▶ **COSA SI CHIEDE**
• A. Elenca tutti i disegnatori nominati nell'estratto.
• B. Riporta dall'estratto tutto il testo che va da "Diverso è invece il caso dei" giù fino a "per il distretto.", comprese queste parole.

Diverso è invece il caso dei comprimari di Nick, per i quali gli autori aggiungono alla parva materia iniziale delle suggestioni originali fornendo al lettore elementi, seppur scarni, su cosa sia loro avvenuto “dopo”: è il caso di Marvin, così come (in misura minore) di Art e Alfie. È per ovvie ragioni il caso di Jimmy, perno su cui si snoda in pratica l’intera vicenda, ma in questo caso attraverso l’elemento esterno di cui prima si diceva, ossia il giovane Matt, talento informatico e protégé dell’esperto di computer del distretto centrale di polizia. Leggermente diverso è invece il caso del capitano Philip “ciaocara” Vance, che risulta di gran lunga il personaggio meglio tratteggiato di tutti, distante anni luce dalla macchietta che ricordavamo dalla serie originale, e anzi finalmente presentato come figura carismatica e reale elemento di spicco e di riferimento per il distretto.

Meriti (e demeriti) dell’impianto grafico

Il comparto grafico è stato affidato ad un gruppo composto quasi interamente da giovani e brillanti disegnatori, quali Marco Foderà, Massimo Cipriani, Ivan Vitolo, Ivan Zoni e Rosario Raho – quest’ultimo autore anche delle copertine. L’unica eccezione è nel numero 2, illustrato dal veterano Mario Jannì.
Anche in questo caso il distacco appare netto rispetto alla resa “classica” dell’universo raideriano: la gestione del ritmo è sempre sostenuta; la scansione delle tavole, pur non indulgendo in chissà quali acrobazie d’inquadratura, denota la presenza di una regia ispirata alle moderne serie tv di tipo procedural; la pulizia e l’attenzione ai dettagli, anche in situazioni di eutrofia grafica, sono costantemente curate. Un paragone che viene da fare è quello con la serie nostrana Diabolik, le cui storie rispondono ad un decalogo molto rigido per quanto concerne la realizzazione e la cura sia dei testi che dei disegni, a cui però corrisponde un elevatissimo livello di coerenza (in questo caso la parola più corretta da utilizzare sarebbe l’inglese consistency, che centra appieno il senso della frase). Nel nostro caso, anche se i diversi autori presentano cifre stilistiche peculiari e riconoscibili, il risultato finale è quello di un prodotto internamente correlato e globalmente compiuto in sé, ed è un risultato tutt’altro che scontato.

▶ **RIGHE DI DATI**
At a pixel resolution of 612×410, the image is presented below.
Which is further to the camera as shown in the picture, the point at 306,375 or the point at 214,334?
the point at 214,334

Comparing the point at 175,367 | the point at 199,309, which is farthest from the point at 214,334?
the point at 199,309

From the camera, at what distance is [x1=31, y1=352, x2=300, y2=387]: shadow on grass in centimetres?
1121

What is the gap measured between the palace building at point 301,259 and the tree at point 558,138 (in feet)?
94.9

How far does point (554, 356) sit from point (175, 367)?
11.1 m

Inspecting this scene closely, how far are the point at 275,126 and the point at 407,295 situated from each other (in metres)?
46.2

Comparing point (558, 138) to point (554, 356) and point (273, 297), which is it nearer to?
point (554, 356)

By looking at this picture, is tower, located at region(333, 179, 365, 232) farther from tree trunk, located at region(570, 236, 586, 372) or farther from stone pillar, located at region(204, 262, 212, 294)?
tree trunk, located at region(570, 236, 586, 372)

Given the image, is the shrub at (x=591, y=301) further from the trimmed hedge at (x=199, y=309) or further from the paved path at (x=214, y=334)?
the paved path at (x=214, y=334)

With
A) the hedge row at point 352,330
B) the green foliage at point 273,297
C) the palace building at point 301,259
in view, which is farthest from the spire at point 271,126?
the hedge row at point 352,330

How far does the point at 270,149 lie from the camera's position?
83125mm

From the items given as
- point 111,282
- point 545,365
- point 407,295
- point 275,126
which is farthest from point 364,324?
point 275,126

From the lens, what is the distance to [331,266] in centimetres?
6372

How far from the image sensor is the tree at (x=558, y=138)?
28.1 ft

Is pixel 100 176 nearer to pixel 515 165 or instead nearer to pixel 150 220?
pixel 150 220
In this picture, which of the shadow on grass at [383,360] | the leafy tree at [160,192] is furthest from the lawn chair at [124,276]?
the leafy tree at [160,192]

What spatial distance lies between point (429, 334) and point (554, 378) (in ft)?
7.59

▶ **SOLUZIONI UNA PER UNA**
• A. Marco Foderà, Massimo Cipriani, Ivan Vitolo, Ivan Zoni, Rosario Raho, Mario Jannì

• B.
Diverso è invece il caso dei comprimari di Nick, per i quali gli autori aggiungono alla parva materia iniziale delle suggestioni originali fornendo al lettore elementi, seppur scarni, su cosa sia loro avvenuto “dopo”: è il caso di Marvin, così come (in misura minore) di Art e Alfie. È per ovvie ragioni il caso di Jimmy, perno su cui si snoda in pratica l’intera vicenda, ma in questo caso attraverso l’elemento esterno di cui prima si diceva, ossia il giovane Matt, talento informatico e protégé dell’esperto di computer del distretto centrale di polizia. Leggermente diverso è invece il caso del capitano Philip “ciaocara” Vance, che risulta di gran lunga il personaggio meglio tratteggiato di tutti, distante anni luce dalla macchietta che ricordavamo dalla serie originale, e anzi finalmente presentato come figura carismatica e reale elemento di spicco e di riferimento per il distretto.